Energie

Linky, c’est parti… or, des zones d’ombre demeurent

| Mis à jour le 22/07/2013
Par • Club : Club Techni.Cités

L’histoire tourmentée du compteur communicant Linky a connu un nouvel épisode mardi 9 juillet 2013, à Paris, avec l’annonce, par le Premier ministre Jean-Marc Ayrault, de son déploiement. Un moment heureux pour les promoteurs du projet, à commencer par la filiale d’EDF, ERDF… en tout cas dans l’immédiat, car il est prématuré d’assurer qu’il est conclusif, au regard des retournements de situation précédents.

Lancé le 28 septembre 2011 sous la présidence Sarkozy, le déploiement généralisé du compteur électrique Linky, dit intelligent car communicant, avait été suspendu lors du changement de majorité, en mai 2012.
Quelques mois plus tard, le 9 octobre, l’ancienne ministre de l’Ecologie, du Développement durable et de l’Energie, Delphine Batho, avait proclamé « la reprise du projet ». Et mis en place un comité de suivi… réplique du précédent. Objectif affiché : régler la question du financement et répondre réellement aux attentes du consommateur.

Deuxième acte de naissance – Neuf mois plus tard, jour pour jour, le 9 juillet 2013, à Paris, un nouvel acte de naissance a donc été publié, avec l’annonce par le Premier ministre Jean-Marc Ayrault de l’implantation de Linky sur l’ensemble du territoire. Et pourtant, les zones d’ombre soulevées, depuis l’origine, en particulier par le monde des collectivités et des associations de consommateurs subsistent.

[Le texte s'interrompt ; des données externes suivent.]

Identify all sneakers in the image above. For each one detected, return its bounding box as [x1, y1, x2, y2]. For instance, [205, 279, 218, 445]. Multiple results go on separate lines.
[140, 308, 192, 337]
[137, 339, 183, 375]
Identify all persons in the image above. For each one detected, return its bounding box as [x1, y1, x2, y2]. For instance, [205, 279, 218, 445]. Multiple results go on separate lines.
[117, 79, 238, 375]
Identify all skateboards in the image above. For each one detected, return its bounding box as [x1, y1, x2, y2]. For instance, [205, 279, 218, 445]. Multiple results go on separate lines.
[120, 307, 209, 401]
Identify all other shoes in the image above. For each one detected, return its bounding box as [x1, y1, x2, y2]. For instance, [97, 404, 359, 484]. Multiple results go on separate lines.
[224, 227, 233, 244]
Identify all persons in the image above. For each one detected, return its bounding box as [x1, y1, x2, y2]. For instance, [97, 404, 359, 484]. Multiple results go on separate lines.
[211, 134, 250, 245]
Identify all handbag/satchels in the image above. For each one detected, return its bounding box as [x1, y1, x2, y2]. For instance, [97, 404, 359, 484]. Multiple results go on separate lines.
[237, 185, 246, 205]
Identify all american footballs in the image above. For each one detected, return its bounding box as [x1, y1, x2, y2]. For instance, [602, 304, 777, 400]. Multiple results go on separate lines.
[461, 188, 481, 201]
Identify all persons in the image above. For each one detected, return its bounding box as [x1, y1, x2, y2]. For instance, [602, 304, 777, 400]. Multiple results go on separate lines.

Un mode de financement obscur – L’investissement, d’un montant de cinq milliards d’euros, sera financé par EDF « sur ses fonds propres », a assuré le Premier ministre. Mais, outre un montant sujet à caution – le P-DG d’EDF Henri Proglio lui-même évoque une fourchette de cinq à sept milliards et la FNCCR brandit le chiffre de huit à dix milliards -, les modalités de ce financement demeurent obscures.

Turpe ou pas Turpe ? – D’abord, entre le discours prononcé par le Premier ministre et les explications qui ont suivi, il y a une différence de taille : l’entreprise EDF financera sur ses fonds propres la première phase, consistant en la pose de trois millions de compteurs, pour un montant de 500 millions d’euros.
Le reste – c’est-à-dire l’essentiel – doit être assuré via le Turpe (Tarif d’utilisation des réseaux publics de transport et de distribution d’électricité), ainsi que le prévoit un décret du 31 août 2010, comme le rappelle le syndicat francilien d’énergies Sipperec.
Pourtant, s’étonne ce dernier, Linky est absent des discussions sur le futur tarif d’acheminement, dit Turpe 4. Voilà qui est pour le moins intrigant.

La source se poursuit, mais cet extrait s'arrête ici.